Kebijakan populis via ‚bad capitalism’, sejauh ini telah dikuasai dan dirampok oleh para kapiltalis kroni-komprador seperti bisa dikutip kembali dari Kunio Yoshihara: The Rise of Ersatz Capitalism in South East Asia'(1988).
Sejauh apa hubungan budaya dan produksi tambang dengan investasi ekonomi ekstrak hasil kroni patron-client, oligarki-raja-praja?
Selama ini, apakah pengerukan sumber daya tambang itu telah memberi kemaslahatan bagi komunitas 'indigenous people'?

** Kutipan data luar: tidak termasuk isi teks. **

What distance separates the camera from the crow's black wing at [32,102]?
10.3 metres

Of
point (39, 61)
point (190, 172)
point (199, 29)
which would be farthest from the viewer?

Atau, apakah produksi pertambangan secara ekonomi ikut menghidupkan 'kekayaan budaya bangsa'?
Hubungan produksi kekayaan bangsa ini dari perspektif ekonomi budaya dan alam, tampak belum pernah dihitung atau divaluasi secara obyektif?
Sementara antropologi ekonomi versi Smith lebih dari 200 tahun silam sudah punya argumen berikut:
„Konsumsi adalah satu-satunya tujuan dan maksud dari semua produksi; dan kepentingan produsen harus diperhatikan, hanya sejauh hal itu diperlukan untuk memajukan kepentingan konsumen.“ — The Wealth Of Nations, Book IV Chapter VIII, v. ii, p. 660, para. 49.
#bacaan lain:
(1) Allen, G. R. (2007). Fishes of the Raja Ampat Islands, West Papua, Indonesia. Marine Biology, 152(5), 1161-1173.
(2) Veron, J. E. N. (2000). Corals of the World. Townsville: Australian Institute of Marine Science.
(3) Kementerian Lingkungan Hidup dan Kehutanan. (2015). Data dan Informasi Keanekaragaman Hayati Indonesia. Jakarta: KLHK.